**Text shown**.
My Life Analysed – The madness of my mortgage

I bought 25% of my lovely brand new, 2 bedroom flat in Surrey about 4 years ago now, and in that time I’ve saved £22000  ready to buy it outright. A recent valuation ‘valued’ the flat @ £190 000, so when I buy outright I will need to borrow about £120 000 to buy the 75% I don’t own, which, added to the roughly £20 000 I still owe on the bit I already own will mean an overall mortgage of £140 000….

Based on the best deal available (with The Post Officce according to Money Supermarket) if I take this mortgage out over a 15 year* period, I will pay £44 000 in interest, meaning I will pay back a total of about £184 000. Based on my take home pay which is just over £2400/ month, or about £29000/ year, this equates to about nearly six years of my life.

The only ‘rational’ response to this situation is one of anger. Anger at the fact that in this social system where land ownership is concentrated in the hands of the few and where a handful of financial institutions are given the right to generate money and thus interest out of thin air, I end up giving away 5 years of my life in order to make profit for the propertied elite and a further 1 or more years to pay the rentiers.

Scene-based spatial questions

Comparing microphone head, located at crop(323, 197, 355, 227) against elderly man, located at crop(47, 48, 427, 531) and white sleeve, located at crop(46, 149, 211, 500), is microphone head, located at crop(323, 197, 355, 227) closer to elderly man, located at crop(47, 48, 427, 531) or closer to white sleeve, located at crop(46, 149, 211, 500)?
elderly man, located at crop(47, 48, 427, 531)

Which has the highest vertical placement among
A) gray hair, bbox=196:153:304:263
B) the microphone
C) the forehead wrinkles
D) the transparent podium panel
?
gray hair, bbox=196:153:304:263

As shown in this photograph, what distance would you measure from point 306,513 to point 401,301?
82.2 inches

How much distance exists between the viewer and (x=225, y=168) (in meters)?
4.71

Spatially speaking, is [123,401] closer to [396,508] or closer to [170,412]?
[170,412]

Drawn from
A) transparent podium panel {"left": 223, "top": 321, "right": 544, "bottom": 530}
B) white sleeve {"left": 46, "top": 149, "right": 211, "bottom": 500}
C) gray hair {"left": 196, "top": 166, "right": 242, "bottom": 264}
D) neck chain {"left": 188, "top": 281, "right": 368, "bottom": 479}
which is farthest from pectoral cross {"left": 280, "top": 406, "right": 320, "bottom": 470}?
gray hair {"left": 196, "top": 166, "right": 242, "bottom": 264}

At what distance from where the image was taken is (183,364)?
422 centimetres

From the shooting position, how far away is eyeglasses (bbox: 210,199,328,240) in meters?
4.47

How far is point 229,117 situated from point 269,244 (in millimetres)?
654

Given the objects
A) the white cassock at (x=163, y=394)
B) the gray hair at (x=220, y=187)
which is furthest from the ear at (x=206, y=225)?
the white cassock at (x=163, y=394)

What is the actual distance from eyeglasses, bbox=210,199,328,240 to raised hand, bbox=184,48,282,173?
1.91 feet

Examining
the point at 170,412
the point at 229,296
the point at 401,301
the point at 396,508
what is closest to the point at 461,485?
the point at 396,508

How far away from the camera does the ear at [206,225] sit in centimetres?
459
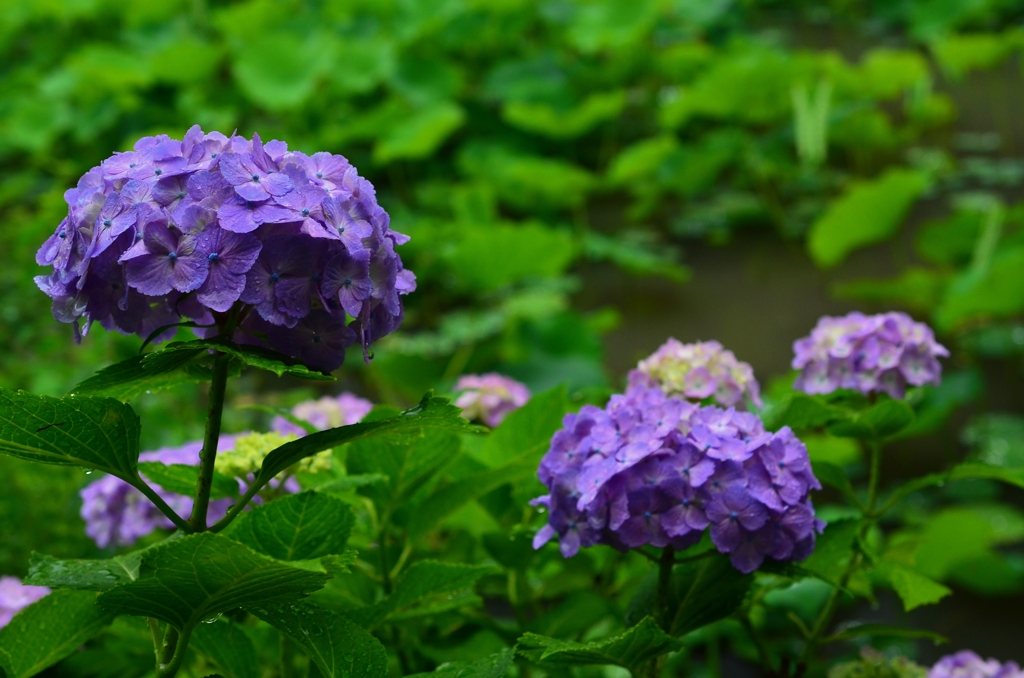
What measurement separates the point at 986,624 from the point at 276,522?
2067mm

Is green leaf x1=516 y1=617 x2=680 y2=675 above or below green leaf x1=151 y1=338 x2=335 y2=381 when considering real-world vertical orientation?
below

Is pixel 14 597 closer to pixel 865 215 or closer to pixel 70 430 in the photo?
pixel 70 430

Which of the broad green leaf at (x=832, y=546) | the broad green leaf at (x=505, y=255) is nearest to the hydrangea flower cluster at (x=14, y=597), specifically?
the broad green leaf at (x=832, y=546)

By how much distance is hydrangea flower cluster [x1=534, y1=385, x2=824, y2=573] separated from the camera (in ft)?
2.66

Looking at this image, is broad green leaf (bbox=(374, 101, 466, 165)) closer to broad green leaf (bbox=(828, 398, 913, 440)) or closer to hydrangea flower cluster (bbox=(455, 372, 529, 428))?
hydrangea flower cluster (bbox=(455, 372, 529, 428))

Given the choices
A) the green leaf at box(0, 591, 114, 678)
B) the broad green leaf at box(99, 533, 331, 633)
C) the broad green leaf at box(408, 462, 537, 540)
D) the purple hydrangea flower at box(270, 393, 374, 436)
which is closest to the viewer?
→ the broad green leaf at box(99, 533, 331, 633)

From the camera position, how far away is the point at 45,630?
2.76 ft

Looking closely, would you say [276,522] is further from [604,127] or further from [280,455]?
[604,127]

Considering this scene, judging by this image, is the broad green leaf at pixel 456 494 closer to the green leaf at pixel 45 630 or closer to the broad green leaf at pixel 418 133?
the green leaf at pixel 45 630

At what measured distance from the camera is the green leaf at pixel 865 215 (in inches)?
109

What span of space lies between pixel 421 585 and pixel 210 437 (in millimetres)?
229

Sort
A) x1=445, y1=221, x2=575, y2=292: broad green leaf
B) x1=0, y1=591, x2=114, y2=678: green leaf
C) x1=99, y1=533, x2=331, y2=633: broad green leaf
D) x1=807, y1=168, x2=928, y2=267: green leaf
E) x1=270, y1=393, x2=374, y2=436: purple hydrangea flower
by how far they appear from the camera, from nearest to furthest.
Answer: x1=99, y1=533, x2=331, y2=633: broad green leaf → x1=0, y1=591, x2=114, y2=678: green leaf → x1=270, y1=393, x2=374, y2=436: purple hydrangea flower → x1=445, y1=221, x2=575, y2=292: broad green leaf → x1=807, y1=168, x2=928, y2=267: green leaf

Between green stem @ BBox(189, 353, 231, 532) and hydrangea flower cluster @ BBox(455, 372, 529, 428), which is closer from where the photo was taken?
green stem @ BBox(189, 353, 231, 532)

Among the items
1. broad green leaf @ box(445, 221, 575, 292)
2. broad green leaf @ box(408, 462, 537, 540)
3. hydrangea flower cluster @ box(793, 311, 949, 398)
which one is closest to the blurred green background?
broad green leaf @ box(445, 221, 575, 292)
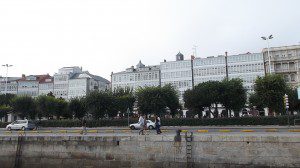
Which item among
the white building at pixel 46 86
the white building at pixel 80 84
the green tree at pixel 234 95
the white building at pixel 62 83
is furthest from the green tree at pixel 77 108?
the white building at pixel 46 86

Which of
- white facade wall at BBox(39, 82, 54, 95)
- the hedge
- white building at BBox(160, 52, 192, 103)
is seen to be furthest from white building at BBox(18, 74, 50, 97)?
the hedge

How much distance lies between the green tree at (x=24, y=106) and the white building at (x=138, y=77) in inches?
1530

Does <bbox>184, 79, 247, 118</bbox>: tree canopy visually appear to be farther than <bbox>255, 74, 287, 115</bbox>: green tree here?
Yes

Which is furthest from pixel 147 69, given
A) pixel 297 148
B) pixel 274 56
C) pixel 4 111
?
pixel 297 148

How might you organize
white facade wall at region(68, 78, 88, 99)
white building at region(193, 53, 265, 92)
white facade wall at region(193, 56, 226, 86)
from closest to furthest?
white building at region(193, 53, 265, 92)
white facade wall at region(193, 56, 226, 86)
white facade wall at region(68, 78, 88, 99)

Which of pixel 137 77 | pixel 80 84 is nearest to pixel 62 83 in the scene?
pixel 80 84

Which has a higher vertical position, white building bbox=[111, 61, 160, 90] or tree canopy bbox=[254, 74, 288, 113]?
white building bbox=[111, 61, 160, 90]

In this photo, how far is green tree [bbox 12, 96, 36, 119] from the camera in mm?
77688

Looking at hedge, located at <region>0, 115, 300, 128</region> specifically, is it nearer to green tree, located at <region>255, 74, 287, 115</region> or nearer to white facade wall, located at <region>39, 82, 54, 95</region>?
green tree, located at <region>255, 74, 287, 115</region>

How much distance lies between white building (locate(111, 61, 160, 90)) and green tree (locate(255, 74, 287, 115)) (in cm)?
5918

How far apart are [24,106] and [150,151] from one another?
63.4 m

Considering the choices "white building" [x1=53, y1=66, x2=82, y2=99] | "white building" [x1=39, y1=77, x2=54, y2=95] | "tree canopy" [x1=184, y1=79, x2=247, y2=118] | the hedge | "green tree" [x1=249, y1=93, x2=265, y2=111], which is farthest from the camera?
"white building" [x1=39, y1=77, x2=54, y2=95]

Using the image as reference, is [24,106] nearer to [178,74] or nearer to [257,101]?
[178,74]

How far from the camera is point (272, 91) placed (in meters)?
56.1
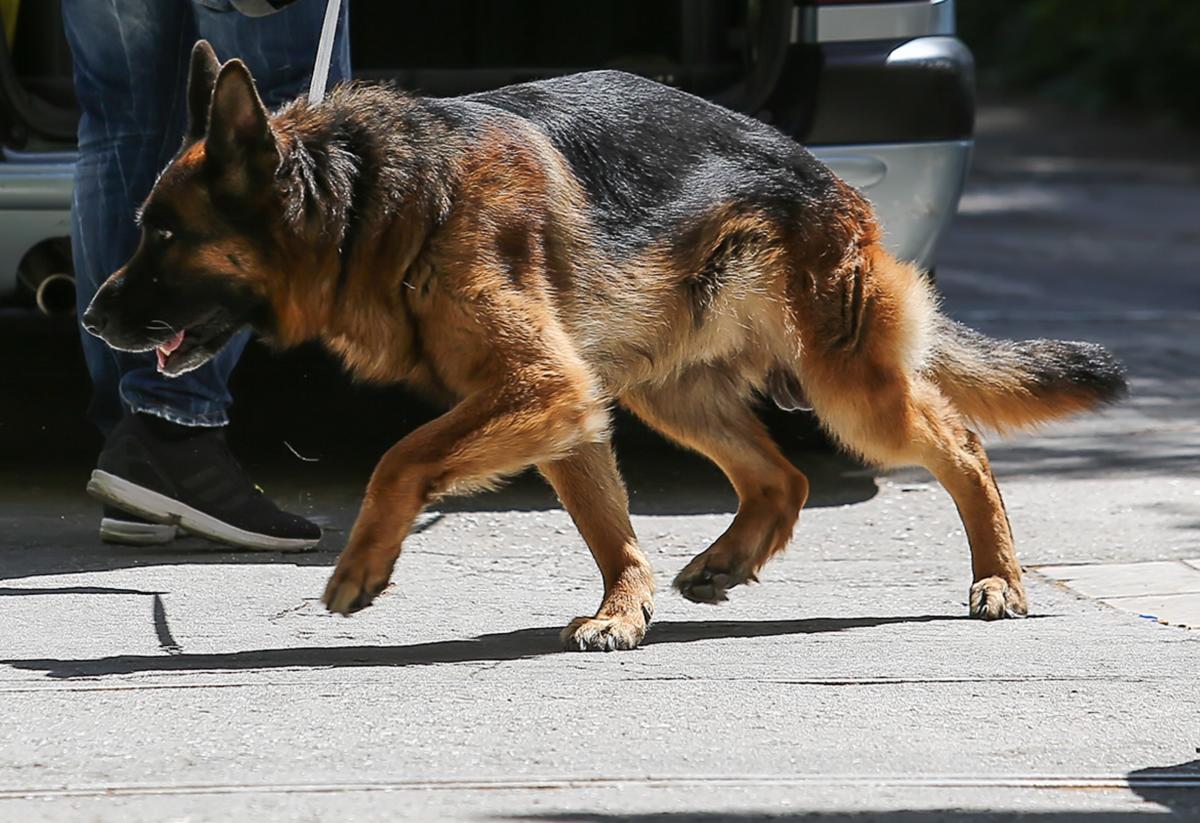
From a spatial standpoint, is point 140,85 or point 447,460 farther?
point 140,85

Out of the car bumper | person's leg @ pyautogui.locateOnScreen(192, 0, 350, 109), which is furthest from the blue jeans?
the car bumper

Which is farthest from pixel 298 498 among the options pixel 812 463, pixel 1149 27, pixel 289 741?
pixel 1149 27

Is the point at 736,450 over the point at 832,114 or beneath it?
beneath

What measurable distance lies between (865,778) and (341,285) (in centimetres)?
145

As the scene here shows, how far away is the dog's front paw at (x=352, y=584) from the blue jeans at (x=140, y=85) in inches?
45.0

**Objective A**. According to the mortgage post, what value did a recent valuation put on the flat?
**Objective B**. Please print a passage of the mortgage post word for word, beginning at the words "My Life Analysed" and stopping after "of my life.".
**Objective C**. Carry on writing the mortgage post from the point where it stops.
The entries are separate material.

**Written response A**. £190 000

**Written response B**.
My Life Analysed – The madness of my mortgage

I bought 25% of my lovely brand new, 2 bedroom flat in Surrey about 4 years ago now, and in that time I’ve saved £22000  ready to buy it outright. A recent valuation ‘valued’ the flat @ £190 000, so when I buy outright I will need to borrow about £120 000 to buy the 75% I don’t own, which, added to the roughly £20 000 I still owe on the bit I already own will mean an overall mortgage of £140 000….

Based on the best deal available (with The Post Officce according to Money Supermarket) if I take this mortgage out over a 15 year* period, I will pay £44 000 in interest, meaning I will pay back a total of about £184 000. Based on my take home pay which is just over £2400/ month, or about £29000/ year, this equates to about nearly six years of my life.

**Written response C**.
If I were given a quarter of an acre of land, some tools (which I could borrow not own), some people to work with occassionally, and the odd bit of expertise for the techy stuff, and I could build my own place for less than £10 000 – and do it in six months – so less than a year of total work-money-time.

Instead of this, however, restricted by Britain’s archaic planning regulations and the near certainty of not being gifted a quarter of an acre in a Tory heartland, I’m forced into a situation in which the only means** whereby I can meet my basic human needs results in my giving a further 5 years of my time to pay the profits of the various institutions surrounding the construction and financing of my flat – the original landowners, the construction company and the financiers.

Given all of this, I think people should not see ‘getting on the property ladder’ as something to be celebrated, not when our efforts to climb it are fast followed by the shaft-pole of capital.
To go a bit Baumanesque on this, housing is a basic human need, but the housing market in the UK is, I believe, a great example of one of those parts of the system that most of us have very little control over, and we are forced into accepting an extremely inefficient individualised solution to meeting this basic need – Renting in insecure accomodation for the first decade of our adult lives while we scrimp enough for a deposit, and then paying a hugely inflated sum when we finally purchase the property.

We never even imagine that we can change this system – And for many of us we think we’ve  ‘won’ when we ‘play hard ball and get 10k off the asking price, or we might feel smugly satisfied when we ‘save’ a few grand from shoppping around for a good mortage deal, failing to face up to the fact that a few grand is nothing compared to the £100K in interest we’re facing over the next two decades.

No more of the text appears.